Interest in the Morris County Sheriff’s Office’s Hope One mobile substance abuse recovery vehicle is intensifying, with two undersheriffs from the Bergen County Sheriff’s Office seeking guidance from Morris County Sheriff James M. Gannon on how to replicate the program in their 70-town county.
Sheriff Gannon, who launched Hope One on April 3, 2017, met Wednesday with Bergen County Sheriff’s Office Executive Undersheriff Vincent Quatrone and Undersheriff David Borzotta, who work under the leadership of Bergen County Sheriff Anthony Cureton.
“That’s awesome,” Undersheriff Borzotta said of the 6,200 contacts Hope One’s staff has made with individuals in the past 23 months during its twice-weekly stops in Morris County communities known to be populated by at-risk people in danger of dying by heroin and opioid overdoses.

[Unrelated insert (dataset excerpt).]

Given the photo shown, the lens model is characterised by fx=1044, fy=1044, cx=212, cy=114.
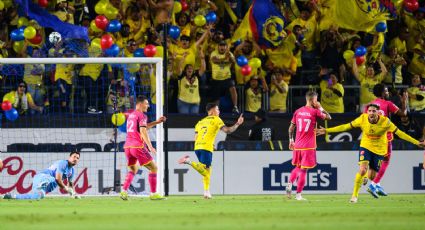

Passaic County officials have expressed interest in Hope One. The city of Newark in December launched Hope One-Newark. Officials from the Burlington County Sheriff and Prosecutor’s Offices visited Hope One in January, while Hope One duplicates have been started in the last year by the Cape May Prosecutor’s Office, and the Monmouth and Atlantic County Sheriff’s Offices.
“This is like a roving helping hand,” Undersheriff Borzotta said. “We’re wondering what is going to make us feel like we’re gaining ground and I think this is it.”
“People are supportive of the program. The reality is, we’ve had nothing but great support,” Sheriff Gannon said.
Sheriff Gannon and the Bergen County undersheriffs agreed the crisis is killing people of all ages, ethnicities and socio-economic backgrounds. Sheriff Gannon advised them that he brainstormed with substance abuse and mental health experts as soon as he took office in January 2017, and by April 2017 had repurposed a sidelined SWAT vehicle using $15,000 in drug forfeiture money.
The Hope One vehicle was painted white and purple – a color associated with recovery – and stripped of any law enforcement symbols. Staffed by Morris County Sheriff’s Office Corporal Erica Valvano, a certified peer recovery specialist from Morris County CARES and a mental health professional from the Essex and Morris County Mental Health Association, Hope One spends five hours twice a week parked in locations in Morris County, offering free Narcan training, recovery and resource information to anyone who asks.
Hope One staff have trained more than 1,600 people how to administer Narcan, the nasal spray that reverses an opioid overdose. People have been immediately transported to detox facilities from Hope One, and assisted in entering in-patient facilities within a few days of speaking to Hope One staff.